La decoración de la iglesia, en el caso de celebrar una boda religiosa, es uno de los factores a tener en cuenta cuando estáis organizando vuestra boda y debéis saber que no es necesario gastarse una fortuna para conseguir que sea bonita y cumpla con su cometido de acompañaros en el momento del "Sí, quiero".

Lo bueno que tienen las iglesias es que suelen ser bonitas de por sí y con poco enseguida lucen aún más bonitas si cabe. Las hay de muchos tipos, estilos y tamaños, todo eso tendréis que tenerlo en cuenta para elegir la decoración.

Paniculata

De entre las flores para bodas más empleadas, la paniculata es una flor muy económica en comparación a otras que da un toque campestre o rústico con un aire romántico precioso. Además, su color suele destacar sobre el resto de colores que predominan en una iglesia.
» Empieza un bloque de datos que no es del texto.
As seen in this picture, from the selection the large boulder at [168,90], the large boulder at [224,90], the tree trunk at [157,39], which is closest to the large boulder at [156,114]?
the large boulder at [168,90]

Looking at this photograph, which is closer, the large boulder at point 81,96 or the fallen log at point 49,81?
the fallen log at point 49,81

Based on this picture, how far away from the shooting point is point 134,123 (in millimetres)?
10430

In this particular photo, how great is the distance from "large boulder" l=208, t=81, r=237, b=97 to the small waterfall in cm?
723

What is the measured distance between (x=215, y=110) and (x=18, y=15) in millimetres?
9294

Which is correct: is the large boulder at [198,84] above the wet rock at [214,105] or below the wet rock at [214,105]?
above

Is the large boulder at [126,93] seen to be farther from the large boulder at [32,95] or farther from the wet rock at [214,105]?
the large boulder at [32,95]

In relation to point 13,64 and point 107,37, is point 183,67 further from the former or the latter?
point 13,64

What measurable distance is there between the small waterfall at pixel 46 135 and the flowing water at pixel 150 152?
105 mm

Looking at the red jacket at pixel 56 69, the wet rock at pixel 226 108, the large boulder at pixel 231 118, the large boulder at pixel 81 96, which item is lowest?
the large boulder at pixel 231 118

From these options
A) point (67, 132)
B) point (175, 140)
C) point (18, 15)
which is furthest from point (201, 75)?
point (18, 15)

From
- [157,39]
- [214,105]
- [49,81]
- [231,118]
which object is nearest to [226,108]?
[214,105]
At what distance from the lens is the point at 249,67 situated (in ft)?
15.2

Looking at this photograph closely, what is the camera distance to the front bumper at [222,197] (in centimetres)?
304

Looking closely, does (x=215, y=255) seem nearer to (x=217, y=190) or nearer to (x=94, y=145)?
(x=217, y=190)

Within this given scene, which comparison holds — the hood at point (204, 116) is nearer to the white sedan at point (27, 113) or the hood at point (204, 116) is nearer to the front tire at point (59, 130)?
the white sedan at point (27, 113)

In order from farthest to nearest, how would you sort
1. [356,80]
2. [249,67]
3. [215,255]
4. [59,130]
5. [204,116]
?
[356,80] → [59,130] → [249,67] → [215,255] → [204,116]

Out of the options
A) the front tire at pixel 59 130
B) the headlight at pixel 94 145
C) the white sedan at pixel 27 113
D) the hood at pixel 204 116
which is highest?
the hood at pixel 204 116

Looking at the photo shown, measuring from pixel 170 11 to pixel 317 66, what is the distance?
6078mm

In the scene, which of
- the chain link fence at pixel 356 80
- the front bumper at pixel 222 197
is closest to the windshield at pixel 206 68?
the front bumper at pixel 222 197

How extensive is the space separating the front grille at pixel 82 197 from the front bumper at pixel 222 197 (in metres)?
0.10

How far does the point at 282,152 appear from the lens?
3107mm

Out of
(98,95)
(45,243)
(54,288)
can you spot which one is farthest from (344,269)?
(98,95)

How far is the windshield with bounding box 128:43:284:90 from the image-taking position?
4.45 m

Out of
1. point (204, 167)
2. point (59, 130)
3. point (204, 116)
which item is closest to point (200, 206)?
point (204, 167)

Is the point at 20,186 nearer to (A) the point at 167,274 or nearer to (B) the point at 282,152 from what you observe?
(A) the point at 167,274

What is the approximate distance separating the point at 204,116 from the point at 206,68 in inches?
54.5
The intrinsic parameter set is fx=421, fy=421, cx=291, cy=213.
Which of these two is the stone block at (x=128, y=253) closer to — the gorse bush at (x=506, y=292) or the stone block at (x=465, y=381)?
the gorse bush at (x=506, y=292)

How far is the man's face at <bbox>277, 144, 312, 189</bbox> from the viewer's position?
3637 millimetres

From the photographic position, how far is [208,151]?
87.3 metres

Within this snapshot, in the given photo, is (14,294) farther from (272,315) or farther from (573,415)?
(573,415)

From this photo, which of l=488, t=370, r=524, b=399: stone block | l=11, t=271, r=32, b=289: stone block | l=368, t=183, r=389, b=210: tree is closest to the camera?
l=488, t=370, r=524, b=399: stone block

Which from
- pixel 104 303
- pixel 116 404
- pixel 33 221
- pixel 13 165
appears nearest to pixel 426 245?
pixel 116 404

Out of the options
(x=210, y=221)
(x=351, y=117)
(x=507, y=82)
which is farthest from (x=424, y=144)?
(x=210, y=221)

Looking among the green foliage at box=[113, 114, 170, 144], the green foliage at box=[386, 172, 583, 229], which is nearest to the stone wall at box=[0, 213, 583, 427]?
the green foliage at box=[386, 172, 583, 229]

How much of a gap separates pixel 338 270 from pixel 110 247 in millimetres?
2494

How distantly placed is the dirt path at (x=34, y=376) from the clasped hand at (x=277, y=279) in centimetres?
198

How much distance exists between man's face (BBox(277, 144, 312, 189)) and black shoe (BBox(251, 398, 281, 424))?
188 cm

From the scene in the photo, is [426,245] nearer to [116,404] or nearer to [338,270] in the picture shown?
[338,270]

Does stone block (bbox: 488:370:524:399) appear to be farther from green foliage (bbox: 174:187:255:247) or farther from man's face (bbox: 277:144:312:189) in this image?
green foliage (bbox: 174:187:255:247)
Podéis atar ramilletes de paniculata con cuerda rústica a cada banco o en bancos alternos si la iglesia es muy grande o colocar macetas que las incluyan.

Tul y detalles florales

Para los más románticos todavía, el tul es vuestro aliado. Podéis unir los bancos con una larga tira de tul, dejando que cuelgue entre una y otra hilera, o bien pequeños trozos. Para completarlo, en cada banco podéis colocar un detalle floral como una rosa, o cualquier otra flor que os guste; aunque no sean flores tan baratas, al ser sólo una o dos por banco seguirá dentro de vuestro presupuesto.

Pompones

Los pompones de papel de seda o de tela son un comodín de decoración perfecto si queréis innovar. Usad el color o colores elegidos para vuestra boda para la decoración o elegid los colores que mejor combinen con la iglesia donde os caséis. Podéis poner uno o varios en cada banco o alternar, dependiendo de vuestros gustos y del tamaño de la iglesia.

Velas

Las velas son un clásico que crea ambientes muy especiales en las iglesias y combina a la perfección con su entorno. Podéis poner velas de distintos tamaños dibujando el camino hasta el altar y luego añadir otras pocas en las escaleras. Podéis ponerlas tal cual o en pequeños botes o tarros de cristal decorados con un poco de encaje o arpillera, o bien acompañar con pétalos sobre la alfombra.

Gastos compartidos

Por último, si queréis ahorrar algo más y en vuestra iglesia van a casarse más parejas ese día, pedidle al párroco que os facilite su contacto, tal vez podáis compartir gastos y así tener todos una preciosa decoración por menos dinero.